Não é um mau jogo, mas segue a mesma fórmula já existente na saga Assassin’s Creed. Mantém a fidelidade ao que a série tem vindo a propor, adaptando-se ao novo cenário e tema, mas sem grandes alterações estruturais. É possível divertires-te muito, mas também sentires um certo cansaço com a repetição de missões m,uito semelhantes. A maior parte das missões segue um padrão comum, em que apenas o contexto muda, enquanto a execução e os objetivos se mantêm quase inalterados – falar com alguém, investigar um local ou eliminar um alvo. Embora isto seja aceitável dentro do género, mostra uma reciclagem de conceitos, sem arriscar novas formas de execução.
Evolução visual dentro das limitações do motor gráfico
Do ponto de vista visual, Shadows mostra um resultado apelativo, com momentos de grande beleza e paisagens que realmente transportam o jogador para o Japão feudal. É evidente o cuidado na recriação dos cenários, e a direção artística é um dos pontos positivos. Contudo, não se trata de um salto geracional, nem parece ter essa ambição. Em vez disso, dá um refinamento visual, polindo detalhes e incorporando novas caraterísticas gráficas dentro das limitações de um motor de jogo já bastante utilizado. Esta é mais uma evolução do Anvil, que esteve presente pela última vez em Skull and Bones, onde não conseguiu impressionar.
Conclusão e impacto final
Finalmente, chega Assassin’s Creed Shadows, mais um capítulo na longa história da série. Pode não ser o marco que muitos esperavam, mas também está longe de ser um fiasco. Tem propriedades bem definidas, com conteúdo suficiente para saciar os admiradores destas aventuras dos assassinos. Além disso, há um toque especial para os jogadores portugueses, uma vez que Portugal desempenha um papel importante na narrativa – afinal, parece haver sempre um português em cada canto do mundo.

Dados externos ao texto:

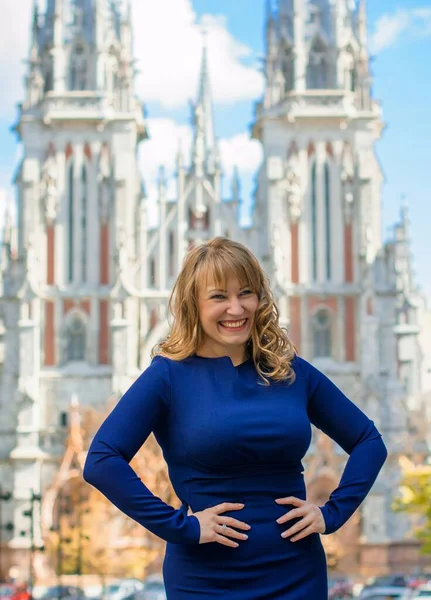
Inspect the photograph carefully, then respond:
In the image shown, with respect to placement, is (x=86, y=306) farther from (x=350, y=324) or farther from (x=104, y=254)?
(x=350, y=324)

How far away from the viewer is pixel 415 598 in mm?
21312

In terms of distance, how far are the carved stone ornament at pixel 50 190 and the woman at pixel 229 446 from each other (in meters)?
44.4

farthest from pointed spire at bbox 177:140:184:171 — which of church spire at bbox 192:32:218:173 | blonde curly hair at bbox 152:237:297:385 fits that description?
blonde curly hair at bbox 152:237:297:385

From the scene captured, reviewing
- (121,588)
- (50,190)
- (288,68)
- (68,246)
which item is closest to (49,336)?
(68,246)

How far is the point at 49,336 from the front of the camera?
48156mm

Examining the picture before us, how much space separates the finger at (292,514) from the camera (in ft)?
12.4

Para os fãs da saga, Shadows é uma aventura cativante que expande o universo de Assassin’s Creed, mas sem reinventar a roda. Aqueles que procuram uma aventura mais arrojada podem sentir falta de mudanças mais ousadas, mas aqueles que querem apenas uma nova viagem pelo Japão feudal vão provavelmente gostar.
Termino com um toque agridoce, marcado pela desilusão com o final do jogo. Depois de tantas horas investidas e momentos bem divertidos, principalmente com Naoe, estava à espera de um final mais impactante, mas o que obtive foi um encerramento precipitado e sem força. É confuso que um mundo construído com tanta qualidade culmine num final tão tépido.